Saya pernah melakukan survey sederhana. Saya ambil sampel acak tetapi tertuju (porposif sampling). Bukan angket yang saya sebarkan, tetapi berupa pertanyaan lisan yang dijawab langsung oleh siswa. Hasilnya adalah :
- sembilan anak suka membaca, duapuluh anak kadang-kadang membaca, empat anak tidak suka membaca,
- sembilan belas anak malas untuk membaca, lima anak rajin membaca, sebelas anak menjawab tidak tahu,
- tiga anak termotivasi membaca untuk menambah ilmu, sisanya karena iseng belaka.

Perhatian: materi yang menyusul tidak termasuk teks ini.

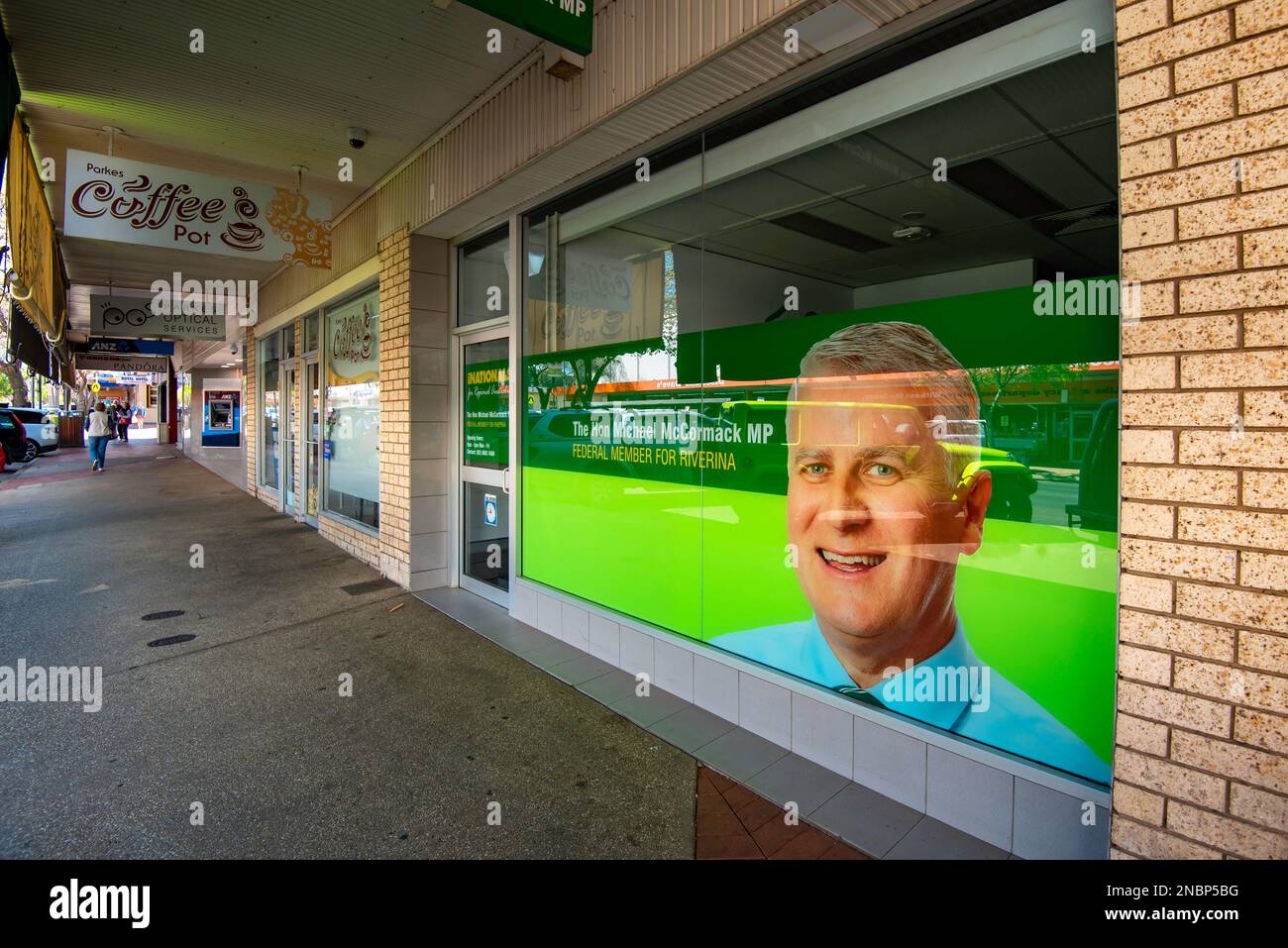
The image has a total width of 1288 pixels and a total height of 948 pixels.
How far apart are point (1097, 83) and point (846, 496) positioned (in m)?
1.70

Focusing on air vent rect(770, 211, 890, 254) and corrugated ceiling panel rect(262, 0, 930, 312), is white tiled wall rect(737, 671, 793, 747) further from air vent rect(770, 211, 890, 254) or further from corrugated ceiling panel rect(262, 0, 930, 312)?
corrugated ceiling panel rect(262, 0, 930, 312)

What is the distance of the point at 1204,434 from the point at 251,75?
5.44 meters

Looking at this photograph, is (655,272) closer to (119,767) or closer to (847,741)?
(847,741)

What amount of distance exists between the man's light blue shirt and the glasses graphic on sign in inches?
479

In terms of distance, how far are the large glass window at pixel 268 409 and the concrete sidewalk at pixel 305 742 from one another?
5514mm

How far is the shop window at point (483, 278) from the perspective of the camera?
5316 mm

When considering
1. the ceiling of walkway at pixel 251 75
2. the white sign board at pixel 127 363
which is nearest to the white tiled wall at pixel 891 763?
the ceiling of walkway at pixel 251 75

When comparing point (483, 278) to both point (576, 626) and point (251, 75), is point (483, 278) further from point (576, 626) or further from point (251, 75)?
point (576, 626)

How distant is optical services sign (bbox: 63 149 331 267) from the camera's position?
464 centimetres

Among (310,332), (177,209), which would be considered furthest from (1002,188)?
(310,332)

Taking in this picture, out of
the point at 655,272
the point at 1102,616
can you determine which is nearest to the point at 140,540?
the point at 655,272

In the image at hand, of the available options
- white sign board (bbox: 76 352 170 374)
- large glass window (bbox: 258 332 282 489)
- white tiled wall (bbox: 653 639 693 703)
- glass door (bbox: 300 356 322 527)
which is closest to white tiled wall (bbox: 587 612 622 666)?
white tiled wall (bbox: 653 639 693 703)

Yang unik dari survey saya ini adalah :
- hanya tiga orang tua/wali murid yang suka membaca, sepuluh orang tua kadang-kadang  membaca, duapuluh satu orang tua tidak pernah membaca,
- satu orang tua selalu membaca koran, dua orang tua membaca brosur-brosur pertanian, sisanya tidak tahu apa yang dibaca orang tua,
- lima anak pernah menuntaskan membaca 3-5 buku selama hidupnya. Tujuh anak menuntaskan di bawah tiga buku, sisanya tidak pernah membaca buku sampai tuntas.
Sangat memprihatinkan kondisi yang tergambar dalam survey saya di atas. Andaikan kita menganggap jawaban siswa itu benar adanya serta kita anggap pula responden yang ada bisa mewakili keseluruhan siswa di SMP saya (atau bahkan di sekolah se-Indonesia), maka saatnyalah harus diberlakukan darurat semangat membaca. Bukan saja untuk siswa tetapi orang tua pun juga harus menjadi sasaran untuk diberi semangat dan motivasi membaca. Karena terbukti, kerapuhan semangat membaca siswa ini korelatif dengan kondisi semangat membaca orang tua.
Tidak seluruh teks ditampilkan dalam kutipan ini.